«La guerre – c’est d’abord l’espoir que l’un ira mieux, puis l’attente que l’autre ira moins bien, puis la satisfaction que l’autre n’ira pas mieux non plus, et ensuite la mauvaise surprise que les deux vont moins bien.»
Karl Kraus (1874-1936)
Après un an de guerre en Ukraine, la consternation et la perplexité règnent en Europe occidentale. Elle laisse derrière elle la misère, la destruction, des souffrances indicibles des deux côtés et une société traumatisée – sur plusieurs générations. La population est déstabilisée et a peur. La guerre est un caméléon, dit Clausewitz. La plupart des guerres développent leur propre dynamique. Cela incite de nombreux experts militaires et en sécurité à faire des déclarations et des pronostics audacieux – souvent avec une courte demi-vie. Ce n’est pas parce qu’il y a de l’expertise que les analyses de la situation sont précises et justes. Souvent, nous ne savons tout simplement pas mieux. Nous avons sous-estimé l’énorme volonté de résistance des Ukrainiens, leur capacité à faire face à un agresseur surpuissant. Ils méritent notre plus grand respect. Nous souhaitons la victoire aux Ukrainiens, mais cela ne suffit pas à la rendre plus probable. La question de savoir qui peut ou doit gagner la guerre fait l’objet d’un débat controversé. Il doit y avoir à la table des négociations des esprits intelligents et réfléchis qui préfèrent une paix de renoncement à une paix de victoire. « Nous avions imaginé tout cela très différemment », diront-ils après une paix négociée.
L’escalade se poursuit, et qui la freine ? L’OTAN n’a pas été en mesure d’empêcher cette guerre et elle ne pourra pas non plus y mettre fin. Dans cette guerre, elle joue le rôle d’une organisation logistique multinationale hautement technique et coûteuse, essentielle à la survie de l’Ukraine et décisive pour notre ordre de sécurité occidental.
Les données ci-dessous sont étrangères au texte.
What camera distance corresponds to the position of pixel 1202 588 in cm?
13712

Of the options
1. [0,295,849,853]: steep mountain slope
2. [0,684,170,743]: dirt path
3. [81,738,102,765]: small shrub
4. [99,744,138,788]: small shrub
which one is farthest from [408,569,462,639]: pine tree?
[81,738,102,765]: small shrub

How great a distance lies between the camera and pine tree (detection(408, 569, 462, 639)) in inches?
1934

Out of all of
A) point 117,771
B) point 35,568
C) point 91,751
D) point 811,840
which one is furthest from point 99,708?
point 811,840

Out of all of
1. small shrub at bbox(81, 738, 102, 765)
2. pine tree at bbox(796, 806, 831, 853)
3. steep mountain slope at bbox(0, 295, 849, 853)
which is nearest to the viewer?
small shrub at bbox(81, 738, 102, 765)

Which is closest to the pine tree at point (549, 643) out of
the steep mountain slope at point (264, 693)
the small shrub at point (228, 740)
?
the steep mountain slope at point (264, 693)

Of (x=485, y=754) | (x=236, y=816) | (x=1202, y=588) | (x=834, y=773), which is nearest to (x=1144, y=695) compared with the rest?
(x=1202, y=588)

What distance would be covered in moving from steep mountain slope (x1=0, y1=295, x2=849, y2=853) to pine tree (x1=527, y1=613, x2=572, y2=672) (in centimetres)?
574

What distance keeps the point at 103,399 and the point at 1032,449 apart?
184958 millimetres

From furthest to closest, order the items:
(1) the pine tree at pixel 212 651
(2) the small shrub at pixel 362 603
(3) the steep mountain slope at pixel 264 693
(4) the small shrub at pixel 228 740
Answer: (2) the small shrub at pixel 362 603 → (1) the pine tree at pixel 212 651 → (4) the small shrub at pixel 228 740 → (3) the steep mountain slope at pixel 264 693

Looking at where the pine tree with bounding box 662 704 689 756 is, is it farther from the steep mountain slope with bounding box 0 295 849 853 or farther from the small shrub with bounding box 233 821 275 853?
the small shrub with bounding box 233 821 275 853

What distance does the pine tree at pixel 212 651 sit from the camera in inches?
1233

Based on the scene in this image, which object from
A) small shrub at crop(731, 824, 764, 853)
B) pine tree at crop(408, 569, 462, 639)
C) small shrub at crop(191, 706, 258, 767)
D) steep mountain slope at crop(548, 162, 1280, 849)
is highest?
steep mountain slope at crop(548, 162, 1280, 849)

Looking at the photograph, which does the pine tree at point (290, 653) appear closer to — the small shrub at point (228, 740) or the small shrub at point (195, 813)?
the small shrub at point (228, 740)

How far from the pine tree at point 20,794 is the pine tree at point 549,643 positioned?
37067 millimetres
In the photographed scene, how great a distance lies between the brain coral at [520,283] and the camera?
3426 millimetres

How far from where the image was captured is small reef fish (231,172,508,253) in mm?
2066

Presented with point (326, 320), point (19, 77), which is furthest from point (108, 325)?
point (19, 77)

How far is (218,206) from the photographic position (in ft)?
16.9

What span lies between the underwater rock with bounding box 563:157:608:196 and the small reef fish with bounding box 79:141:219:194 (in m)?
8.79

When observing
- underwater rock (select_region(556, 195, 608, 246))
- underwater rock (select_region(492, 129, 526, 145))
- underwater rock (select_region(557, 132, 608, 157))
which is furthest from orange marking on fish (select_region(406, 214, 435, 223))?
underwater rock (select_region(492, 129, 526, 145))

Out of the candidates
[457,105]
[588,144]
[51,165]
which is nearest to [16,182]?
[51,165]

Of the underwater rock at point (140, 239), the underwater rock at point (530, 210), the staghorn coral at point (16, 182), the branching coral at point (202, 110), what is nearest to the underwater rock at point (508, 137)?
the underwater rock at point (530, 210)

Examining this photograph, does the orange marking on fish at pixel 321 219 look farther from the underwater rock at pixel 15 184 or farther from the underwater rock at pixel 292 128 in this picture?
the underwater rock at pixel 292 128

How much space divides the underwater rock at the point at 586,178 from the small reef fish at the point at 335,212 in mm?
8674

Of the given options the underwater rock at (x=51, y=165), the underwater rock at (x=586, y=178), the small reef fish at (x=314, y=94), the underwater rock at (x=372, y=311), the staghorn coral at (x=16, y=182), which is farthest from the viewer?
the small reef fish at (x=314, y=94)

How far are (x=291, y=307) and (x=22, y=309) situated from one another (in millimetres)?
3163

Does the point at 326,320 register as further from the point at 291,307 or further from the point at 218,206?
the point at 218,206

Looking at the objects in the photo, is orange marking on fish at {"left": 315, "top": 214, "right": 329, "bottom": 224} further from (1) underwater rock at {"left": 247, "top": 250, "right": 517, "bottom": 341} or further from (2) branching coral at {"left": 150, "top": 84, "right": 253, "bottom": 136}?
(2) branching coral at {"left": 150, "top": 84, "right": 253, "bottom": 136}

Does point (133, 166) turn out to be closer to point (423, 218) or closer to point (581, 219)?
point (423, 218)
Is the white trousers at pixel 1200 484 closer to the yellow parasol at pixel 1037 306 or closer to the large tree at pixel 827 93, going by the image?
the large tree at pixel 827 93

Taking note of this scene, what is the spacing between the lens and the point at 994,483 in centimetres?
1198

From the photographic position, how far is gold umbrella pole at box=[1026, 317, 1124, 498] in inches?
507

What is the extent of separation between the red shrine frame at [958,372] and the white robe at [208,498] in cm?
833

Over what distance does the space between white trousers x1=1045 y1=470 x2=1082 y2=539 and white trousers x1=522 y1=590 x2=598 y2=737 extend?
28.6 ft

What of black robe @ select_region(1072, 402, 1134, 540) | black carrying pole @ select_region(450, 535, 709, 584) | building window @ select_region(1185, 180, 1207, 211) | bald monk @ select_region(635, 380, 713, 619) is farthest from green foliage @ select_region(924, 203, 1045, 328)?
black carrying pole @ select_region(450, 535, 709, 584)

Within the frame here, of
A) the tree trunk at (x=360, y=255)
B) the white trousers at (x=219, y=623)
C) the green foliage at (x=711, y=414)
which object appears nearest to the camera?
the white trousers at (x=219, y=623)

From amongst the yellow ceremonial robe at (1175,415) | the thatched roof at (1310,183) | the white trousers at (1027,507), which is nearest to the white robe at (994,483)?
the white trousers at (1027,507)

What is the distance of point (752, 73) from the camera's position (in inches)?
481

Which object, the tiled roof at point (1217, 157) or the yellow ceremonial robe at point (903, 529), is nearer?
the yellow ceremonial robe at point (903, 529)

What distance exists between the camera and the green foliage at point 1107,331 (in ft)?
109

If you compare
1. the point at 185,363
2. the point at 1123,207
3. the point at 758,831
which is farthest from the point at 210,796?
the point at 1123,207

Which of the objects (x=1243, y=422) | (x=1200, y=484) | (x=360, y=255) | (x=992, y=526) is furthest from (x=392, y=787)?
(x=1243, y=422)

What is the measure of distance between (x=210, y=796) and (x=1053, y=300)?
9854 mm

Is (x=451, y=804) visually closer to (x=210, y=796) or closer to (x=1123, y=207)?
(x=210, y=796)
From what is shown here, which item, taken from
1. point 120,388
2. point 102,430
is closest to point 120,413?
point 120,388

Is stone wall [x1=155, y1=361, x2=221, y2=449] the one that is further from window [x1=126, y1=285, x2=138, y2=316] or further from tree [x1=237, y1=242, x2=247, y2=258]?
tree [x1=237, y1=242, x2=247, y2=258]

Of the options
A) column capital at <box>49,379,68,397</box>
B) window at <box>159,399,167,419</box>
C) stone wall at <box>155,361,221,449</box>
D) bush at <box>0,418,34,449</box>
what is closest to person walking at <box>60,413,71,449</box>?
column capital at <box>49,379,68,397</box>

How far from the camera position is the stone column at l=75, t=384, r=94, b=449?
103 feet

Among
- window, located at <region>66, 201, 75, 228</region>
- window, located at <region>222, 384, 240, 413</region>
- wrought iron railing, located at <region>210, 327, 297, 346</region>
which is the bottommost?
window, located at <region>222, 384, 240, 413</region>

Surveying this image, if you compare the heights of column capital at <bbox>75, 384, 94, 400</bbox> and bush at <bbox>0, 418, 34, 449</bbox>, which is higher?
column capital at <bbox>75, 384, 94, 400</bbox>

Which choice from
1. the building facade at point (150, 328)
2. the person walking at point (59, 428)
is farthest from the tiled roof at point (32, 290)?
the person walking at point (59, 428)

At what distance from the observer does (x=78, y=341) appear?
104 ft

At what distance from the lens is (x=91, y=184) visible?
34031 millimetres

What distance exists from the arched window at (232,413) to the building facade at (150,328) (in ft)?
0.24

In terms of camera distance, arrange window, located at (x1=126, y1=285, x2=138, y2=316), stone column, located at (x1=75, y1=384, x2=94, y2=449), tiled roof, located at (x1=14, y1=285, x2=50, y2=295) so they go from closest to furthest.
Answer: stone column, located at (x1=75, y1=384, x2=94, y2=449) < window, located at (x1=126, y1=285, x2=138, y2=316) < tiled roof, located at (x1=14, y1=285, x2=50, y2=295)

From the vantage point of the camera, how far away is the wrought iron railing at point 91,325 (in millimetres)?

Sa contribution passe aujourd’hui d’au moins deux à trois pourcent du PIB. Pour la Suisse, c’est inimaginable, tout comme une adhésion. Il doit être frustrant d’observer avec la plus grande inquiétude au bord du terrain – sans arbitre et avec des buts de football de taille inégale. Et où en est la Suisse avec son armée de défense ? Le virage des supporters ou le banc de touche n’entrent pas en ligne de compte en raison de la neutralité. Peut-être en tant que sponsor déguisé avec des conflits d’intérêts. C’est bien. En revanche, les choses ne se passent pas du tout bien lors des discussions budgétaires au Conseil fédéral. Après le dernier tour de table budgétaire du Conseil fédéral de la mi-février, il est clair qu’un pour cent du PIB d’ici 2030 ne pourra plus guère être atteint. L’armée est une fois de plus repoussée – à 2035. La SSO rejette catégoriquement les mesures d’économie proposées au DDPS. L’armée a besoin de toute urgence des moyens financiers décidés l’année dernière par le Parlement pour pouvoir remplir la mission qui lui a été confiée.
Une planification d’acquisition conçue pour un budget de défense plus élevé est suivie d’une nouvelle planification de renoncement, car les moyens financiers font à nouveau défaut. De telles décisions rapides sont un poison pour les processus d’acquisition. Non seulement les périodes d’acquisition de 7 à 12 ans sont déjà trop longues, mais les capacités de production de l’industrie de l’armement font également défaut. En temps de guerre notamment, les délais de livraison des biens d’armement sont par conséquent longs et les prix ne cessent d’augmenter. Afin d’éviter cela, la SSO propose que pour les budgets d’acquisition manquants des années à venir, un fonds de transition soit mis en place sous la forme d’un emprunt ou d’un prêt à intérêt qui sera remboursé les années où le budget militaire représente un pour cent du PIB. La guerre en Ukraine a modifié l’état de la menace, des investissements sont désormais nécessaires. L’armée pourrait donc faire des acquisitions anticipées et rembourser le versement anticipé des années plus tard.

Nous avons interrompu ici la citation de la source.